Bourgoin-Jallieu : un réseau de pédophilie en famille ? Ce qu'on sait
[Mis à jour le 8 mars 2019 à 12h25] Le pôle criminel de Grenoble et la gendarmerie de la commune de Bourgoin-Jallieu ont révélé des informations concernant une potentielle grave affaire de viols. Trois enfants issus de la même famille, âgés de 4, 7 et 10 affirment avoir été victimes d'agressions sexuelles mises en œuvre par leur mère et leur beau-père avec la complicité de plusieurs proches.
En septembre 2018, l'un des enfants placé en famille d'accueil a témoigné de viols et d'attouchements sexuels commis par son beau-père. Ses deux demi-sœurs auraient également été victimes. Les enfants ont fait de nouvelles révélations à leurs interlocuteurs adultes au fil des mois. Ils évoquent des actes sexuels subis de façon régulière et répétée. Des "soirées privées" auraient été organisées. Durant celles-ci, les enfants auraient été transformés en "jouets sexuels" pour l'entourage pédophile du couple, et auraient été forcés à subir et réaliser des actes sexuels, parfois même entre eux ou avec le chien de la famille. Des auxquelles participaient d'autres personnes de leur entourage : tante, oncle, grand-père et des amis de la famille sont cités.
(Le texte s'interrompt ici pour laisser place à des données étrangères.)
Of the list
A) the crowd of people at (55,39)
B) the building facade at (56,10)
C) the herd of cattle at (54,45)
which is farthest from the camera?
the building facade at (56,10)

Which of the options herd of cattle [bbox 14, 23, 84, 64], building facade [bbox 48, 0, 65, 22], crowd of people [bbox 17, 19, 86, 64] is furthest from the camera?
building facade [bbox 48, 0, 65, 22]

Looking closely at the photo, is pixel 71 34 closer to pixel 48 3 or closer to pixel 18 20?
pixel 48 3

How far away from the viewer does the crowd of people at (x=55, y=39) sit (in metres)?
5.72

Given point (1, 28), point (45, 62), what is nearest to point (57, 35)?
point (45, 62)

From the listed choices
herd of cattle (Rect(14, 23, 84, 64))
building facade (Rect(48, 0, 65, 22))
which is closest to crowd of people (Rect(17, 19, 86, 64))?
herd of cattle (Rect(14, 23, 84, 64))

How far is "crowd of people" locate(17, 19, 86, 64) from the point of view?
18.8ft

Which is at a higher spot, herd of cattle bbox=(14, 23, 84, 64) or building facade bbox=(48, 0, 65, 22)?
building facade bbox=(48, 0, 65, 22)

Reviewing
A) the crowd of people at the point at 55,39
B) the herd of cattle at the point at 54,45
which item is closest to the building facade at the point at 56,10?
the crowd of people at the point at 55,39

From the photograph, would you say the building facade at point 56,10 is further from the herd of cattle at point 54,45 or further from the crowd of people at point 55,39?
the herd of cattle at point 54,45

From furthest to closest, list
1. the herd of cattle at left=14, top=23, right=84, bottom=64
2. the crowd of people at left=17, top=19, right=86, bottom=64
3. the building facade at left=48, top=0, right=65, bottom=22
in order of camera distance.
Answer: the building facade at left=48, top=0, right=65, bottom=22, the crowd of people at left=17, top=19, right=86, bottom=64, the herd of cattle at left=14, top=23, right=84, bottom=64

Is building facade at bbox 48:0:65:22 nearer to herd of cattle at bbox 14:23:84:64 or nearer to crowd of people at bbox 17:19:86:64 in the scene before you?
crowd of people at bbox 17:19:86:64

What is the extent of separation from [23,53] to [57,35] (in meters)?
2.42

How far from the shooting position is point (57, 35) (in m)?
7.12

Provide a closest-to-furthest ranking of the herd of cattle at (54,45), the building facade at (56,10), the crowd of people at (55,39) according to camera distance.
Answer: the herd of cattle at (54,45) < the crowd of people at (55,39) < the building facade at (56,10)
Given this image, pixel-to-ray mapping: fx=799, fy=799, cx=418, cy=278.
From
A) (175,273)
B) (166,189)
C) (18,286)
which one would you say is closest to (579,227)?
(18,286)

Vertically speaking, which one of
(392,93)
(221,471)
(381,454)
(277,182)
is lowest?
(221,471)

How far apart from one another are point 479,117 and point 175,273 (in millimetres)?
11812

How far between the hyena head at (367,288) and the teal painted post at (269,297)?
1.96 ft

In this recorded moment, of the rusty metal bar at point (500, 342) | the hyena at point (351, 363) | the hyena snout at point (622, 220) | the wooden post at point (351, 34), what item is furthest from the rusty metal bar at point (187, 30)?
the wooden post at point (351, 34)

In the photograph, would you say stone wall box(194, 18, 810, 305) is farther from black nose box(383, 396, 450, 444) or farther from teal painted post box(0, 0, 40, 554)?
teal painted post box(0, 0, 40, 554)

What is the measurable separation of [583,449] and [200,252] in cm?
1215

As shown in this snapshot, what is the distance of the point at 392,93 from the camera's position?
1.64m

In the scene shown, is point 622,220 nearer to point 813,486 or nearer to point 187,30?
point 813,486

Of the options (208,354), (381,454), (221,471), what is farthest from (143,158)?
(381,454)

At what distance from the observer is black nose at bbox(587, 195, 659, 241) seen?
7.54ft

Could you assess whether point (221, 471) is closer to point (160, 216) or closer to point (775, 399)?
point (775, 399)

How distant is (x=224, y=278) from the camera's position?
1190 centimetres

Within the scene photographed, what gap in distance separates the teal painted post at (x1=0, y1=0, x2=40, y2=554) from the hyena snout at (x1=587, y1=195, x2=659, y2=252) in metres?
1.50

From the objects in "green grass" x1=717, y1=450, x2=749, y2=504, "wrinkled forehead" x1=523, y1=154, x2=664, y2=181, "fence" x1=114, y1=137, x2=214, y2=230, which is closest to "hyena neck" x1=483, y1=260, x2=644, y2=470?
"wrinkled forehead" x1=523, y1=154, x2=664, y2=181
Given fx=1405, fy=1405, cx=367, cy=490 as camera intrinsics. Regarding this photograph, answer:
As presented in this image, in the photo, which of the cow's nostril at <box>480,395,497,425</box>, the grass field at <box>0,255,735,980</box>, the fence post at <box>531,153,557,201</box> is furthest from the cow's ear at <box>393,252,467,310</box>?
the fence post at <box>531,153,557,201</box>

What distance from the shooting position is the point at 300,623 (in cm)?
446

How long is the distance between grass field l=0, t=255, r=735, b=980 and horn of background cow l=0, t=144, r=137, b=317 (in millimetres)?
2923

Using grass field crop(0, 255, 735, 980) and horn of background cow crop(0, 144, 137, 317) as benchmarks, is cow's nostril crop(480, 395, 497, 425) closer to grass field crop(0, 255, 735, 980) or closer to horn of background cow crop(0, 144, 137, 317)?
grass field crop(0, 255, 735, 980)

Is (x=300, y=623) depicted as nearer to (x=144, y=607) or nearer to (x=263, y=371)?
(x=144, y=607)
Les enfants ont depuis été placés sous protection judiciaire.
Selon Éric Vaillant, procureur de la République de Grenoble, les enfants souffrent "d'un retard de développement et de troubles du comportement", "mais ils avaient évolué favorablement depuis leur placement" en janvier 2018.
Enquête pour viols et attouchements sur mineurs
Les faits se seraient déroulés sur une période allant de l'été 2016 à la fin 2018, et se seraient aggravés à partir du moment où la mère s'est mise en couple avec ce nouvel individu. Lors des premières révélations, les trois enfants étaient déjà placés et suivis par le juge des enfants de Bourgoin-Jallieu depuis neuf mois. Le couple avait fait l'objet d'une procédure judiciaire pour maltraitances à l'égard de l'aîné des enfants.
Au regard de la nature criminelle des faits, une information judiciaire a été ouverte à Grenoble le 25 octobre 2018. A la suite des investigations, la Brigade de recherches de Bourgoin-Jallieu a procédé lundi 4 mars à l'interpellation et la mise en garde-à-vue de dix personnes. Les personnes, issues d'un milieu social défavorisé et âgées de 30 à 64 ans, auraient reconnu les faits Cinq personnes ont été déférées devant les juges d'instruction après leur audition, et deux autres ont fait l'objet d'un mandat d'amener devant les juges d'instruction le jeudi 7 mars.
Au total, quatre personnes de l'entourage proche des victimes sont soupçonnées et ont été placées en détention provisoire : Le beau-père des enfants, leur mère, l'oncle et la grand-mère des enfants ont été mis en examen. Trois autres personnes ont été placées sous contrôle judiciaire. Elles ont interdiction d'entrer en contact avec les coauteurs ou complices de ces viols, et avec les victimes.
"Les incestes intergénérationnels, malheureusement quotidiens"
Martine Brousse, présidente de la fédération d'association La voix de l'enfant, a commenté ces événements sur franceinfo. "Cette affaire met au jour les incestes intergénérationnels [...] malheureusement quotidiens", a-t-elle déploré. Ce réseau de 80 associations défend depuis 37 ans les enfants. En France, peu de chiffres existent sur le drame du viol sur mineur. Selon un bulletin du ministère de la justice de mars 2018, 4 affaires de violences sexuelles sur 10 sont des agressions sur mineurs. Une enquête de l'Ined sur la population, menée en 2015 montre que dans plus de 87 % des cas d'agression sexuelle, le mineur connaissait le mis en cause.
Cette affaire présumée de pédophilie et d'inceste rappelle tristement l'affaire Outreau. En 2001, la justice ouvrait une information judiciaire concernant une affaire d'abus sexuels et d'inceste sur mineurs. 4 enfants avaient alors accusé leurs parents et plusieurs adultes de leur entourage. 17 suspects comparaissent en 2004, et 4 seront finalement condamnés, dont les parents des enfants. Après l'affaire Dutroux, cette affaire avait marqué la justice française et attiré l'attention sur les risques encourus par les mineurs.